● Text section:
Additive manufacturing was introduced in the orthopedic field in the early 2000s. The first uses in orthopedics began with prototyping and the creation of customized anatomical models for surgical planning and medical training purposes. These 3D models allowed surgeons to study the patient’s anatomy in detail before surgery.

Over time, 3D printing technology has been increasingly integrated into the orthopedic field for production of prosthetics, customized orthoses, implants and even skeletal structures.

However, it is important to note that the evolution of 3D printing in medical orthopedics is an ongoing process, and applications and techniques continue to develop to improve the quality of orthopedic care and patients’ lives.

Which are the advantages of additive manufacturing for orthopedic surgery?

There are many ways in which additive manufacturing has brought benefits to the orthopedic industry, among the most important: the countless possibilities for customization and the reduction of production times.

Clearly there are many other aspects of additive that have, in recent decades, influenced the orthopedic sector.

Let’s start with the most important ones, mentioned above.

First of all, “Customization”. Thanks to additive it is now possible to create tailor made prostheses, orthotics and orthopedic implants. This is particularly advantageous in cases where a patient’s needs are unique, as each device can be designed to perfectly match the patient’s anatomy.

● Activities:
1. Reproduce word for word the part of the text on 3D printing in orthopedics starting with "However, it is" and going on through "the orthopedic sector.".
2. Extend the text on additive manufacturing in orthopedics, picking up right after its final sentence.

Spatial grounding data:
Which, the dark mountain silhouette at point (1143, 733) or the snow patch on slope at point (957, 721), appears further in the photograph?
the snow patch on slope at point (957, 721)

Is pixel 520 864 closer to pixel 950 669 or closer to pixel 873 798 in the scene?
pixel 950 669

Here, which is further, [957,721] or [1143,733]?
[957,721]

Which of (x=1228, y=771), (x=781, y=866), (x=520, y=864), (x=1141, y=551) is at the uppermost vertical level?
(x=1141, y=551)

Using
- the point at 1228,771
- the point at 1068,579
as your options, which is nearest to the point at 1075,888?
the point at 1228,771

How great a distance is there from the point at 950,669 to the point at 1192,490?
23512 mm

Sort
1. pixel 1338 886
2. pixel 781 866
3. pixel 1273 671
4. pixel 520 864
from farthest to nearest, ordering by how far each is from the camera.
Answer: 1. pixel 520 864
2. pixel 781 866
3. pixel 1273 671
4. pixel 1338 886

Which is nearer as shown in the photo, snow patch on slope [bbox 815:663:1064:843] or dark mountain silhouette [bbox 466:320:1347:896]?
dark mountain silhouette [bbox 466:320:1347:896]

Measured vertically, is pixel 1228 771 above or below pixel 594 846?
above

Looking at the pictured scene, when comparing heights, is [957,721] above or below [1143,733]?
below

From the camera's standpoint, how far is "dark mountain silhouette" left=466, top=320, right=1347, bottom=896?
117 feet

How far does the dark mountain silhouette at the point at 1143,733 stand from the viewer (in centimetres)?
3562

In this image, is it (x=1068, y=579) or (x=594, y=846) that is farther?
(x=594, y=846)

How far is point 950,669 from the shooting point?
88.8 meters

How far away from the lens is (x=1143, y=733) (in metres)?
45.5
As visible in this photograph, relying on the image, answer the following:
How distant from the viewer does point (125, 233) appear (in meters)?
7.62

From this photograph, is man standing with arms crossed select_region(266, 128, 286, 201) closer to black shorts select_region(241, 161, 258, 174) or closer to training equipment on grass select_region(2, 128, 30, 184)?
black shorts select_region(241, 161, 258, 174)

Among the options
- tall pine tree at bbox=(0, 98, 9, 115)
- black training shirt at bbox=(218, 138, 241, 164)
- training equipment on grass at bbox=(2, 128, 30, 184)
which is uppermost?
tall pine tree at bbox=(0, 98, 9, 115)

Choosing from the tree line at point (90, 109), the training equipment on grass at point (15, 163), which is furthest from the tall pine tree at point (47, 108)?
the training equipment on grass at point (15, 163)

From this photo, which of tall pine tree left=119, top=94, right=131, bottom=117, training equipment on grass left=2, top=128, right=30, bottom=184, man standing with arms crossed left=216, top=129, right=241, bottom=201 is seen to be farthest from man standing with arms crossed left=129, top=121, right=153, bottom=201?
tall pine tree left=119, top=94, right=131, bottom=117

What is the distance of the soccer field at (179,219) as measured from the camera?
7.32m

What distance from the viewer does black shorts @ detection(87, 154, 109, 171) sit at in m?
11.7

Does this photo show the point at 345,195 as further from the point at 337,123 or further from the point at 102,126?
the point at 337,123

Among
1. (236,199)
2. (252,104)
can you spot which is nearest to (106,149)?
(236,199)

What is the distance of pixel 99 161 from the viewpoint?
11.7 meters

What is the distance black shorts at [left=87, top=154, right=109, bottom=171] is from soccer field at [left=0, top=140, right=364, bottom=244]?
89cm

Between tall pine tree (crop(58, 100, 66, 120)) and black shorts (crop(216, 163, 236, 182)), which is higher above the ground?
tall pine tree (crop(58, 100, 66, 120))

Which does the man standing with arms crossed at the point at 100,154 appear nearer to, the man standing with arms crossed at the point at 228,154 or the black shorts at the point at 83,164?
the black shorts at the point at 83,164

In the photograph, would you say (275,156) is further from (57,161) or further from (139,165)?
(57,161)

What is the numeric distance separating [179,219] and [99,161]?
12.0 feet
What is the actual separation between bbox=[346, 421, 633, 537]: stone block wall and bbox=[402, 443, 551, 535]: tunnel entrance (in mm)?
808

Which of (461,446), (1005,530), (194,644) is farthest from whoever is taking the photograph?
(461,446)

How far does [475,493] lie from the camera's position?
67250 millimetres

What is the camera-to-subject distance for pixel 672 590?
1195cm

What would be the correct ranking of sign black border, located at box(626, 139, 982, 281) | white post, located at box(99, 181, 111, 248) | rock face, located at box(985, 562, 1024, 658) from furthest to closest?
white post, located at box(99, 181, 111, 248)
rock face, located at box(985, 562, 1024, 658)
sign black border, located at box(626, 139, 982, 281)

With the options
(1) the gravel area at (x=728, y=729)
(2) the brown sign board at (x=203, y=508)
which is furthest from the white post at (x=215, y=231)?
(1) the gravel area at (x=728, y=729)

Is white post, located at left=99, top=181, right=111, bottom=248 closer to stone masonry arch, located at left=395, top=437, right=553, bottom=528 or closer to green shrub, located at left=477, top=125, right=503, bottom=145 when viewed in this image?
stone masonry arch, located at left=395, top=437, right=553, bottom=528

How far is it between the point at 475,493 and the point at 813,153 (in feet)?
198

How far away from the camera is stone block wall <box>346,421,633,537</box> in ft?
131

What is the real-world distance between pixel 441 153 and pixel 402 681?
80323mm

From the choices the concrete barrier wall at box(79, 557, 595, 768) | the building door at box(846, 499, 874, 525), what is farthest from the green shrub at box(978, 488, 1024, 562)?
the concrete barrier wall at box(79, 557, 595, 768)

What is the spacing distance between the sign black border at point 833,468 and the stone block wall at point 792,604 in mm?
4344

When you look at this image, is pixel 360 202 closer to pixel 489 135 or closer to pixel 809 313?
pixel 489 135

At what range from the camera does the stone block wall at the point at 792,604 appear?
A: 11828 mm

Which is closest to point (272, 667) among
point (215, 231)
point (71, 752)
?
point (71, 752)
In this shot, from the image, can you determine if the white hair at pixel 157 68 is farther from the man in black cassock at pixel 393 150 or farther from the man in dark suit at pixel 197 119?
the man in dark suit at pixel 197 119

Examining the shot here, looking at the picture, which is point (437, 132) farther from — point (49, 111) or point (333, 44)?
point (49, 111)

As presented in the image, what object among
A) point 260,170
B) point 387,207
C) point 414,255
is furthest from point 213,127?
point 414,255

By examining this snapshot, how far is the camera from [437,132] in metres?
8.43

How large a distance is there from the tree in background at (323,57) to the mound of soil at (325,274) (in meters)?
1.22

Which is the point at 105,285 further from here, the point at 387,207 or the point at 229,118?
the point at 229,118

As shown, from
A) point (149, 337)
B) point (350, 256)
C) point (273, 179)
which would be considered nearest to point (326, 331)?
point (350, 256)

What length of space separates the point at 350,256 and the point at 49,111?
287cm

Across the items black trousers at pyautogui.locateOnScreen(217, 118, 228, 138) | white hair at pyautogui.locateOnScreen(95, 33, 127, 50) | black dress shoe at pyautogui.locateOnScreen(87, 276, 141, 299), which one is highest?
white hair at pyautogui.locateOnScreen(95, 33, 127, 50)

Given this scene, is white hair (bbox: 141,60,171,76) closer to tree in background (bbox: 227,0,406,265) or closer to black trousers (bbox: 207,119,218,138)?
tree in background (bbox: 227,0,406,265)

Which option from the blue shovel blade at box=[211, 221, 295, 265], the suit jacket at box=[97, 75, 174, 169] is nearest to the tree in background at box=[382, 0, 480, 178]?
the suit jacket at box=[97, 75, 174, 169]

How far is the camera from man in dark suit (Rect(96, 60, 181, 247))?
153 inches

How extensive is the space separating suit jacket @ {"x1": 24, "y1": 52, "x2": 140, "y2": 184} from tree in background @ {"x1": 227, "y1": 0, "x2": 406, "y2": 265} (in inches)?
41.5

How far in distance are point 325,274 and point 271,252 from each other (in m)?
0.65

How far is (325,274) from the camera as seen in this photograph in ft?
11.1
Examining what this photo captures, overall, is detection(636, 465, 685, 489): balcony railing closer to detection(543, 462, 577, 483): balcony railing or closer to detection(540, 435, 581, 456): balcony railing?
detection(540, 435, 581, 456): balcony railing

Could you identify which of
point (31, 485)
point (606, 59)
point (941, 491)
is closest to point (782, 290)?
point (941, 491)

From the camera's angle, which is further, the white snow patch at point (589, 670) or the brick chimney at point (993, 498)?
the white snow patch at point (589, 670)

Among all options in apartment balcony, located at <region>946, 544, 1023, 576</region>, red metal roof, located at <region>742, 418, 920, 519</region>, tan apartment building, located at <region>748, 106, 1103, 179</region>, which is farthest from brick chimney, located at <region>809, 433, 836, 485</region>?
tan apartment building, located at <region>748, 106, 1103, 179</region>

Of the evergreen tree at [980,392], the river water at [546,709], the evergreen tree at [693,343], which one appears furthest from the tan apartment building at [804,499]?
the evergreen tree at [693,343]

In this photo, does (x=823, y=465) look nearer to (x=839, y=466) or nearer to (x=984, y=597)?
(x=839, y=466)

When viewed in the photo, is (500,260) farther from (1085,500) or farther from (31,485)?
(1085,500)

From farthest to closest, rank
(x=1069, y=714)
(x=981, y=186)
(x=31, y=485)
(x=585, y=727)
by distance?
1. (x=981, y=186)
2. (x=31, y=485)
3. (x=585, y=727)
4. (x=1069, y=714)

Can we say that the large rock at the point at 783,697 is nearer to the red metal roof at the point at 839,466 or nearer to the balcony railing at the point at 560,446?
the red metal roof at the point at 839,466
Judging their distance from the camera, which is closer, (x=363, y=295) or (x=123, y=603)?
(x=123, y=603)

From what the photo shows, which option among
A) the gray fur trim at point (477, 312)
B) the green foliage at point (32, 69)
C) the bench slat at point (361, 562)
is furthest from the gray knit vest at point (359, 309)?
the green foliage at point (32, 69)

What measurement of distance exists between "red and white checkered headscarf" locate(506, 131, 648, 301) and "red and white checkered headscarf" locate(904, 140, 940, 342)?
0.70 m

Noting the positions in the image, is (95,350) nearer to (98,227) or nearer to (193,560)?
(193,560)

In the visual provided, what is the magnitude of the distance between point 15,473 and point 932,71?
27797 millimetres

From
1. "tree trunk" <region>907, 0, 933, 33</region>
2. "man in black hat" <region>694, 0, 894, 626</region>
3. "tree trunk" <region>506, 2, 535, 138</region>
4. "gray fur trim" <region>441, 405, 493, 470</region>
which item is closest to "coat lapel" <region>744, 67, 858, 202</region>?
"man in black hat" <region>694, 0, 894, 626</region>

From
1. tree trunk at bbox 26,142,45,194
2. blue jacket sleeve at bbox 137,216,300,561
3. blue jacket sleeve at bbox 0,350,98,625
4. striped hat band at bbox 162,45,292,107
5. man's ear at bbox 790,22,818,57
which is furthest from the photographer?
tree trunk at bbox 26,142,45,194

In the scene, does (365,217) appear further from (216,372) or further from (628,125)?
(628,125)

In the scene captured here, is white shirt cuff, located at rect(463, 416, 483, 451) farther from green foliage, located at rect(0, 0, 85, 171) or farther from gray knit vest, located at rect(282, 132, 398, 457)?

● Responses by item number:
1.
However, it is important to note that the evolution of 3D printing in medical orthopedics is an ongoing process, and applications and techniques continue to develop to improve the quality of orthopedic care and patients’ lives.

Which are the advantages of additive manufacturing for orthopedic surgery?

There are many ways in which additive manufacturing has brought benefits to the orthopedic industry, among the most important: the countless possibilities for customization and the reduction of production times.

Clearly there are many other aspects of additive that have, in recent decades, influenced the orthopedic sector.

2.
“Reduction of production times” is important at the same time. In fact, additive can significantly reduce production times compared to traditional methods which, however, are still used today to create orthopedic prostheses and implants. However, this feature is fundamental in emergency situations or when it is necessary to quickly replace a prosthesis or implant.

What does it happen when the detail is complex? In this case, additive allows the creation of orthopedic devices with complex and intricate geometries, which would be difficult or impossible to produce with other methods. This is useful for devices that must adapt to complex parts of the body or that require particular processing, which is difficult to achieve with other technologies.

Which are the materials for additive in orthopedic surgery?

We have not to forget the materials that 3D printers are able to process mention, considering that only specific biocompatible materials can be used. There are many of them, but only some can be used in the orthopedic field for the creation of implantable devices. Among these, 3D printing can boast the use of the most advanced in this field such as, for example titanium alloys and biocompatible polymers, which can be used for production of resistant, light and long-lasting implants.

We have to remember that additive manufacturing began its history as a technology suitable for the creation of prototypes. For this reason, it has also been exploited in the medical sector for Research and Development- In fact, Its use facilitated the development of new orthopedic devices. Researchers can quickly prototype and test new concepts before starting large-scale production. The creation of prototypes, in this case, can also be done with materials that do not necessarily have to be biocompatible.

Overall, additive is improving the quality of orthopedic care, offering personalized solutions and enabling surgeons to face challenges in a more effective and efficient way.

Additive manufacturing and Leghe Leggere

Considering all these advantages, in Leghe Leggere we have decided to develop plans for the next 5 years, in which 3D printers for the production of implantable medical devices are at the forefront.

For the moment we have started by dedicating a specific area to this technology in the new Plant 3.